=== Document excerpt ===
In this S3L_declare example, the array has only one axis, so array_is_local has a single value, in this case 0. If the program containing this code is run on six processes, Sun S3L will associate a one-dimensional process grid of length 6 with the S3L array A. It will set the block size of the array distribution to ceiling(1000/6)=167. As a result, processes 0 though 4 will have 167 local array elements and process 5 will have 165.
If array_is_local had been set to 1, the entire array would have been allocated to process 0.
When S3L arrays are not needed anymore, they should be deallocated so the memory resources associated with them will be made available for other uses. S3L arrays are deallocated with S3L_free.
Sun S3L distributes arrays in a block cyclic fashion. This means each array axis is partitioned into blocks of a certain block size and the blocks are distributed onto the processes in a cyclic fashion.
Block cyclic distribution is a superset of simple block distribution, a more commonly used array distribution scheme. Figure 2-4 through Figure 2-6 illustrate block and block cyclic distributions with a sample 8x8 array distributed onto a 2x2 process grid.
In Figure 2-4 and Figure 2-5, block size is set to 4 along both axes and the resulting blocks are distributed in pure block fashion. As a result, all the subgrid indices on any given process are contiguous along both axes.

=== Data entries ===
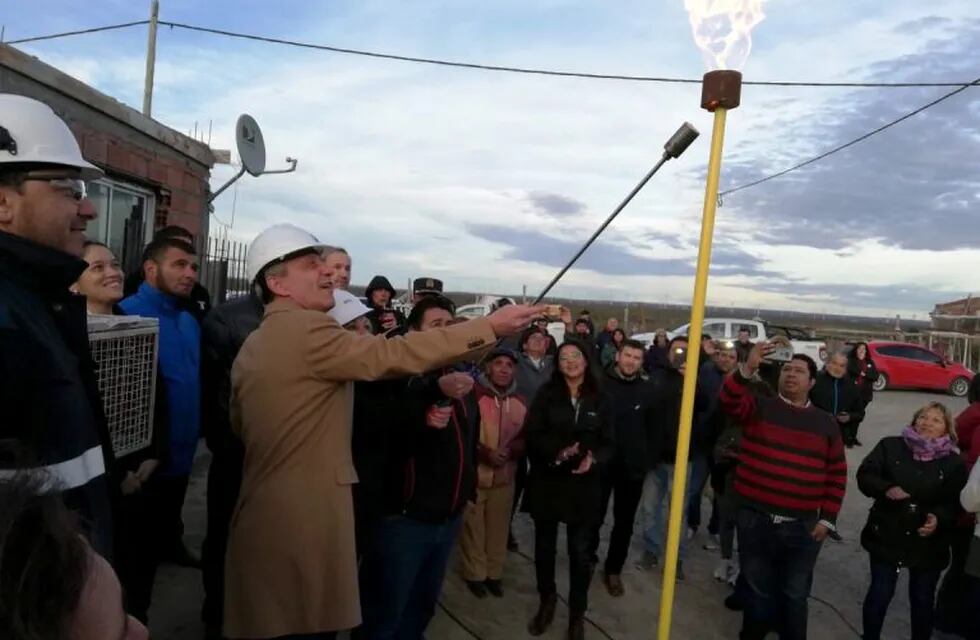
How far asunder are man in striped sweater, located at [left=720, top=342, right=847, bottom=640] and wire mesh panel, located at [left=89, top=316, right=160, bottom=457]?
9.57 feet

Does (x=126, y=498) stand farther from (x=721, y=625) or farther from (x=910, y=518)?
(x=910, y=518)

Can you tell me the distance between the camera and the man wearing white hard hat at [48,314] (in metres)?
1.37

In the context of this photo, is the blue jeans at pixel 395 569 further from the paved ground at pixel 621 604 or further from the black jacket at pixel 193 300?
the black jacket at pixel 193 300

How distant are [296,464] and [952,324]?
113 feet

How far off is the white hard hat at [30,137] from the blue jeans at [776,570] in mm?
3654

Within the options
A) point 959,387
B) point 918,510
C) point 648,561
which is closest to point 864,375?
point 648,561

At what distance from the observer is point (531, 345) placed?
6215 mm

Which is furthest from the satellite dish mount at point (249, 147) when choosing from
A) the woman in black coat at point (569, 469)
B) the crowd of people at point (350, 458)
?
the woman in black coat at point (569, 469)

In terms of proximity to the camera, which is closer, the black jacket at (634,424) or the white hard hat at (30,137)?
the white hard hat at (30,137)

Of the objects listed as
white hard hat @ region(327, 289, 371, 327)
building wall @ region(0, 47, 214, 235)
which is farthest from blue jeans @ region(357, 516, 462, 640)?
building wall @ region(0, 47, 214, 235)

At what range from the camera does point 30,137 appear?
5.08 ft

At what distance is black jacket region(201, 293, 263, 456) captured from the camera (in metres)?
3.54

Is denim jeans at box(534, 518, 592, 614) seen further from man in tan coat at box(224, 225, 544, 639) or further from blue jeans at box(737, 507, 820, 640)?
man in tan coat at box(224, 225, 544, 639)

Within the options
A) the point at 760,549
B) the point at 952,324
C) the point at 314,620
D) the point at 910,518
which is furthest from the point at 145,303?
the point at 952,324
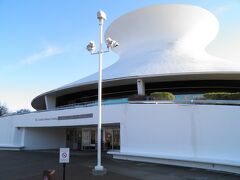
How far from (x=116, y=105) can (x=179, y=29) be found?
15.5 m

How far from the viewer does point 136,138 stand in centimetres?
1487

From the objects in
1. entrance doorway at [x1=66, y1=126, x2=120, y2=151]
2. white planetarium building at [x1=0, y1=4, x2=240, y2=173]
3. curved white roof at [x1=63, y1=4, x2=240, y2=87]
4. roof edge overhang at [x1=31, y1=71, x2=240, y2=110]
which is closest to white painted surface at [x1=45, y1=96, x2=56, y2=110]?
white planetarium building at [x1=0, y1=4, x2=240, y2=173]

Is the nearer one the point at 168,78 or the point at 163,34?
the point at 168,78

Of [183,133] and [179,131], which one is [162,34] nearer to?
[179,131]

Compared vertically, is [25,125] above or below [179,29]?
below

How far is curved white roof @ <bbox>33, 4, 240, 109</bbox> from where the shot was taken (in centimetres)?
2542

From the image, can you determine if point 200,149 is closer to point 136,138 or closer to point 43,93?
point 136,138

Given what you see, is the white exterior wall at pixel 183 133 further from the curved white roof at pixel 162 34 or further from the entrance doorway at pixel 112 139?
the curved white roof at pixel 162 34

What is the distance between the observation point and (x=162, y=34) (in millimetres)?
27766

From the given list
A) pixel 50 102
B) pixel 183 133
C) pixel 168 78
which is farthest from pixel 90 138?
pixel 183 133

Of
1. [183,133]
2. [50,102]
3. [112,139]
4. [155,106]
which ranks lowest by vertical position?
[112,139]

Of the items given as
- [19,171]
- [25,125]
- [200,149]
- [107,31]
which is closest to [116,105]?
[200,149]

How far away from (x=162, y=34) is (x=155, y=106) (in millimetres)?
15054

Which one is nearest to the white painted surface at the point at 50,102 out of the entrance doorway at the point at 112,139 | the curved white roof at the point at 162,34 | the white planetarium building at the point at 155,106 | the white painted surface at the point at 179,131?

=== Exercise instructions ===
**1)** In the Sun S3L array distribution excerpt, rewrite the passage from "Block cyclic distribution is" up to and including "along both axes.", swapping "contiguous" for "adjacent".
**2)** Translate this sentence from the Sun S3L array distribution excerpt into Spanish: "When S3L arrays are not needed anymore, they should be deallocated so the memory resources associated with them will be made available for other uses."

=== Task-by-task solutions ===
**1)**
Block cyclic distribution is a superset of simple block distribution, a more commonly used array distribution scheme. Figure 2-4 through Figure 2-6 illustrate block and block cyclic distributions with a sample 8x8 array distributed onto a 2x2 process grid.
In Figure 2-4 and Figure 2-5, block size is set to 4 along both axes and the resulting blocks are distributed in pure block fashion. As a result, all the subgrid indices on any given process are adjacent along both axes.

**2)** Cuando los arreglos de S3L ya no se necesiten, deben desasignarse para que los recursos de memoria asociados a ellos queden disponibles para otros usos.